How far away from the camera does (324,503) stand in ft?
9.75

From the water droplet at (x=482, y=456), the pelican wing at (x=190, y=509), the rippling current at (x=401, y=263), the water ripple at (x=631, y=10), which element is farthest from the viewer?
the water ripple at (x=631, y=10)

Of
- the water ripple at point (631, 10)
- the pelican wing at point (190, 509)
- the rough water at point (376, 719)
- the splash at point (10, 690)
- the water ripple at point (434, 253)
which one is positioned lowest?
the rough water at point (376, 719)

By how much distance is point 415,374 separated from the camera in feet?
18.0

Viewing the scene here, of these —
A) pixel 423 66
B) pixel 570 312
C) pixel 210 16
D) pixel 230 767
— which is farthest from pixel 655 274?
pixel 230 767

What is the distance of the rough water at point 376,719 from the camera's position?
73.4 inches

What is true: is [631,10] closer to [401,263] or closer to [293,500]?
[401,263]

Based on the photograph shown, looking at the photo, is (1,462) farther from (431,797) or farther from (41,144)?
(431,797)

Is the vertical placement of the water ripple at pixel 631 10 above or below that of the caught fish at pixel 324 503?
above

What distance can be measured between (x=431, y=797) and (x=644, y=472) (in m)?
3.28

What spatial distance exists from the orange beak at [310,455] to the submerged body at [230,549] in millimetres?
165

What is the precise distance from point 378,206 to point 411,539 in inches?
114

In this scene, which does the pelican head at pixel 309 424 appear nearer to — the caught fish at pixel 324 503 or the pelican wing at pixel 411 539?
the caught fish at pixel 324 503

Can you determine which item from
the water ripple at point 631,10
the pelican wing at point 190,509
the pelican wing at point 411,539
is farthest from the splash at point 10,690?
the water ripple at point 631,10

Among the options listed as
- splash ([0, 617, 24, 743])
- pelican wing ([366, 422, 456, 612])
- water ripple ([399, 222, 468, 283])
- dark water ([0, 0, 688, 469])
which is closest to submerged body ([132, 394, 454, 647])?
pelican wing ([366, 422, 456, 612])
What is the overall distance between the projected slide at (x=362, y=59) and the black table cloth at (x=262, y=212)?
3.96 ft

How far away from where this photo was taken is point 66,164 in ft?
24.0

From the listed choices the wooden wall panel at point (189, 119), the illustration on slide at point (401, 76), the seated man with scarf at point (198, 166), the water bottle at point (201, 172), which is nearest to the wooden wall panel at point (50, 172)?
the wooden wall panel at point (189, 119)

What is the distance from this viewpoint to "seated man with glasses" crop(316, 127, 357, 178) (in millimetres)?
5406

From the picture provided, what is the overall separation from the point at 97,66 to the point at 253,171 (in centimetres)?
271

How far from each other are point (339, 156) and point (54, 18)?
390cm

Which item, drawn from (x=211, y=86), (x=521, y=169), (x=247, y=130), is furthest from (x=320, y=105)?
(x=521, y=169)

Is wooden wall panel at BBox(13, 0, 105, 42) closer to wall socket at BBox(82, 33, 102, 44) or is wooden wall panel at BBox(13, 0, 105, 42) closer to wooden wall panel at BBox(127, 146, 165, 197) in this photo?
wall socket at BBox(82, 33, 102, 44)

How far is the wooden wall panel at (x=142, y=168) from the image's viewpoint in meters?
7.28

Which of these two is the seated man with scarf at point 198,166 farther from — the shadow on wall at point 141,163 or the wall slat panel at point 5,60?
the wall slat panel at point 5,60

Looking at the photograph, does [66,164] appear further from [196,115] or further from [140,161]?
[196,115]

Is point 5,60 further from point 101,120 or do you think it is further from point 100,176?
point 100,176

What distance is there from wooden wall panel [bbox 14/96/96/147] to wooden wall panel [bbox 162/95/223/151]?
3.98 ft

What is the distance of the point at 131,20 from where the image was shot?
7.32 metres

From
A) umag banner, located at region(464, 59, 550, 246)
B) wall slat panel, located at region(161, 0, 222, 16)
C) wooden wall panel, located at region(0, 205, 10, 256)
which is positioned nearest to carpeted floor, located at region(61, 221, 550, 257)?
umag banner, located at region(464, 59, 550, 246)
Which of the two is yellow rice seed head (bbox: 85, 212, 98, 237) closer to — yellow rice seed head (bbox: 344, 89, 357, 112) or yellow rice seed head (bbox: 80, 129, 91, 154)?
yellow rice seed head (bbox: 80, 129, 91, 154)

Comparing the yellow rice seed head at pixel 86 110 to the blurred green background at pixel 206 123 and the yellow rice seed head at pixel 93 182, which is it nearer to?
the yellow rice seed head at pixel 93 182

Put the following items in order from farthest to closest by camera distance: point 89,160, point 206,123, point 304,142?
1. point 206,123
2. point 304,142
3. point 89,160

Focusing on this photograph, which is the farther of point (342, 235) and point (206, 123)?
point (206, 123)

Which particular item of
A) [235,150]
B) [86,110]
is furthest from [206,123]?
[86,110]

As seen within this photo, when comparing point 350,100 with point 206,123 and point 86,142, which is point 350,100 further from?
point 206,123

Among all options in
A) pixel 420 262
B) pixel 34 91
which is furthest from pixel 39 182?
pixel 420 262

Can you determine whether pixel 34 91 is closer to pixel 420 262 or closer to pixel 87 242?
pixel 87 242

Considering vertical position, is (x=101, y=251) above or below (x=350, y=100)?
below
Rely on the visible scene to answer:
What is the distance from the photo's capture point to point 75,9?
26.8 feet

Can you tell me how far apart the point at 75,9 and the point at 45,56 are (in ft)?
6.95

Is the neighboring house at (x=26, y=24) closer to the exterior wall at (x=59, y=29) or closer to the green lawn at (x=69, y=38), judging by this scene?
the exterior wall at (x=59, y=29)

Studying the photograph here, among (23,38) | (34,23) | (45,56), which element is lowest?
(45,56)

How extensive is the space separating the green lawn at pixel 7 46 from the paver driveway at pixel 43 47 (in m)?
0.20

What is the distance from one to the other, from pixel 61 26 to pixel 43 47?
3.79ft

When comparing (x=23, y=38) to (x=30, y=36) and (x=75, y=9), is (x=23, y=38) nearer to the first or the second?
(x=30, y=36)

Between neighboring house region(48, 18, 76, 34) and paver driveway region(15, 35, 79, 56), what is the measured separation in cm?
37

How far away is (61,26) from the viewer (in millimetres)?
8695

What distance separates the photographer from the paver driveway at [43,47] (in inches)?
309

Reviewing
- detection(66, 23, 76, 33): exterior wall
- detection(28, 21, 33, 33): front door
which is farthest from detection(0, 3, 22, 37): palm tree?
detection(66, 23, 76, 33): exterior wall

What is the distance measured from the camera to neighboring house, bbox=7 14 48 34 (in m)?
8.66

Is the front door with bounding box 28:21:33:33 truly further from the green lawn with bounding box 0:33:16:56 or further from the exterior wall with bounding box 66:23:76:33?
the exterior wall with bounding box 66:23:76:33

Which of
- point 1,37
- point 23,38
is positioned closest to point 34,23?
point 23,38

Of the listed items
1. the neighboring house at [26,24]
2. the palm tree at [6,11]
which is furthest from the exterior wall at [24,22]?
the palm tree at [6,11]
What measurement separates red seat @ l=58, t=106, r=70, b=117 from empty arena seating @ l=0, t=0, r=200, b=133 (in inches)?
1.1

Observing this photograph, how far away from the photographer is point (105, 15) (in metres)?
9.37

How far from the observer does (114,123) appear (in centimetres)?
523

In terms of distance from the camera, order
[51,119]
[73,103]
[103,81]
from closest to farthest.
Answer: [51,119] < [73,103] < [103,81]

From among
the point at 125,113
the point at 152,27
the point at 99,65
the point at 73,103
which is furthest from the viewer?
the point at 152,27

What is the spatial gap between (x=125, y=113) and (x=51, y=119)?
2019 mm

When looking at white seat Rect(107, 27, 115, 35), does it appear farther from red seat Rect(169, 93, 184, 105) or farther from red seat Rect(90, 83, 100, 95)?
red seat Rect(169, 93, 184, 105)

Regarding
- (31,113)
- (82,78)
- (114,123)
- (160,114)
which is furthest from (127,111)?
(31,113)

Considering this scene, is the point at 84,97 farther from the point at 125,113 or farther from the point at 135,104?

□ □ □ □ □

Your objective: Find each line in the entries above that contains the word "slide", and copy every such line in full.

Answer to this exercise:
What is the overall distance between the projected slide at (x=362, y=59) and the black table cloth at (x=262, y=212)?
From the listed choices the wooden wall panel at point (189, 119), the illustration on slide at point (401, 76), the seated man with scarf at point (198, 166), the water bottle at point (201, 172), which is nearest to the wooden wall panel at point (50, 172)?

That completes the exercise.